• **Tasks to carry out**
a: Using the Chipyard tapeout chapter, decide whether each statement agrees with it: (i) the first two chapters stayed entirely at the simulation level; (ii) this chapter is a step-by-step how-to; (iii) the software-modeled processor was built with Verilator. Answer yes or no for each and quote the words that decide it.
b: Name every topic that the Chipyard tapeout chapter says its "map" will cover.
c: Answer these questions from the Chipyard tapeout chapter, one per line:
(i) What kind of programs were compiled in the first two chapters?
(ii) According to the chapter, what is the ultimate goal for those doing chip research?

Chapter 3: The Tapeout Perspective -- Where Chipyard Fits in a Real Chip Design Flow

In the first two chapters, we stayed entirely at the simulation level -- compiling RISC-V programs and running them on a software-modeled processor built with Verilator. But for those of us doing chip research, simulation is just a means to an end. The ultimate goal is to tapeout the design and verify it on real silicon.

This chapter is not a step-by-step how-to. Instead, it draws a "map": where Chipyard sits in the overall chip design flow, what portion of the flow it owns, how its outputs connect to industry-standard backend tools, and what kinds of engineering constraints you typically run into during an academic tapeout.

1. The Full Path from Design to Tapeout

A digital chip goes through roughly the following stages from design to final tapeout:

Let's walk through what each stage does.

• **Source data**
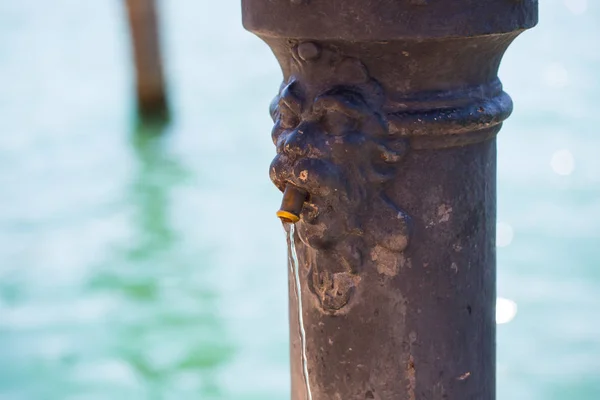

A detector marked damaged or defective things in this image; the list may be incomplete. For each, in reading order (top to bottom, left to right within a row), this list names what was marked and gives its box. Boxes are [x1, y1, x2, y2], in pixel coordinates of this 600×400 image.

rusty metal surface [244, 1, 540, 398]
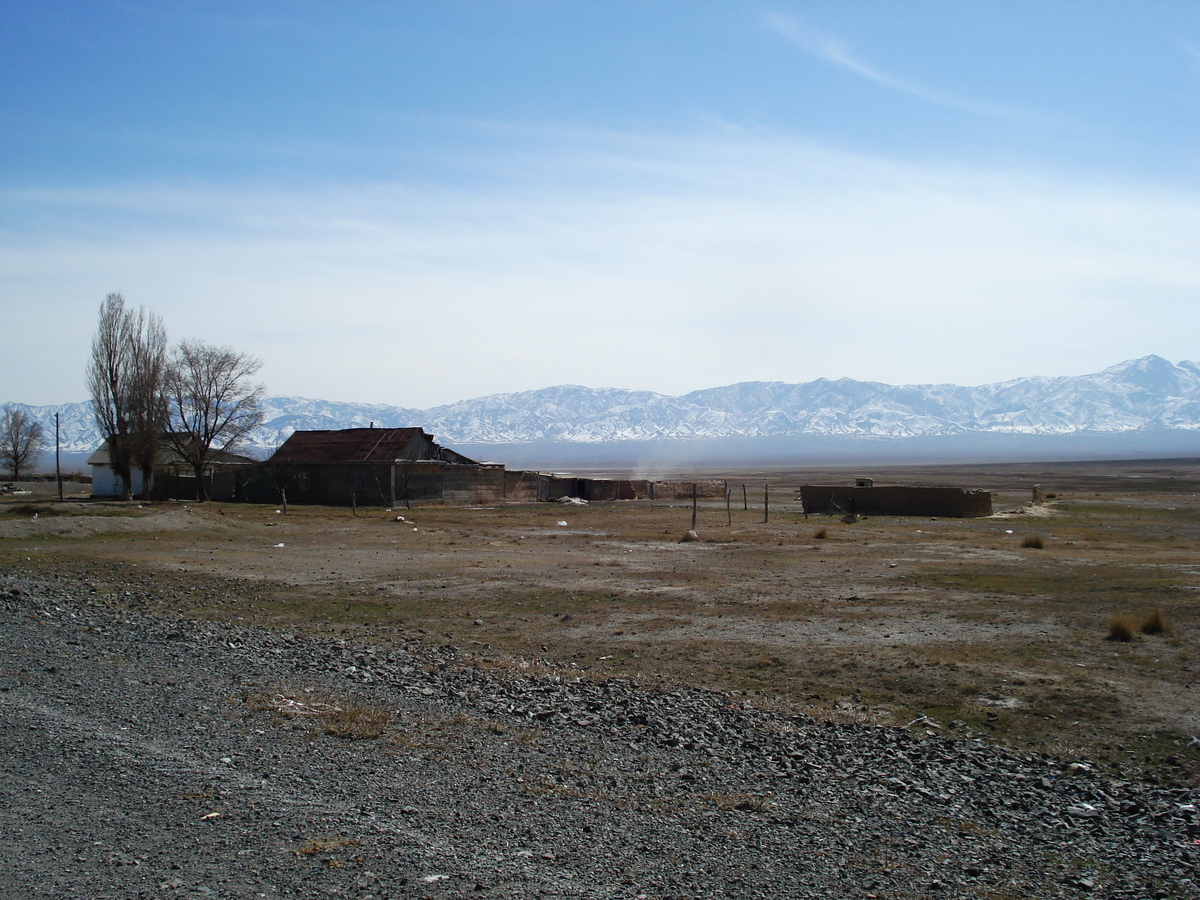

• **Outputs in order**
a:
(i) Yes: "In the first two chapters, we stayed entirely at the simulation level"
(ii) No: "This chapter is not a step-by-step how-to."
(iii) Yes: "running them on a software-modeled processor built with Verilator"

b:
- Where Chipyard sits in the overall chip design flow
- What portion of the flow it owns
- How its outputs connect to industry-standard backend tools
- What kinds of engineering constraints you typically run into during an academic tapeout

c:
(i) RISC-V programs
(ii) To tapeout the design and verify it on real silicon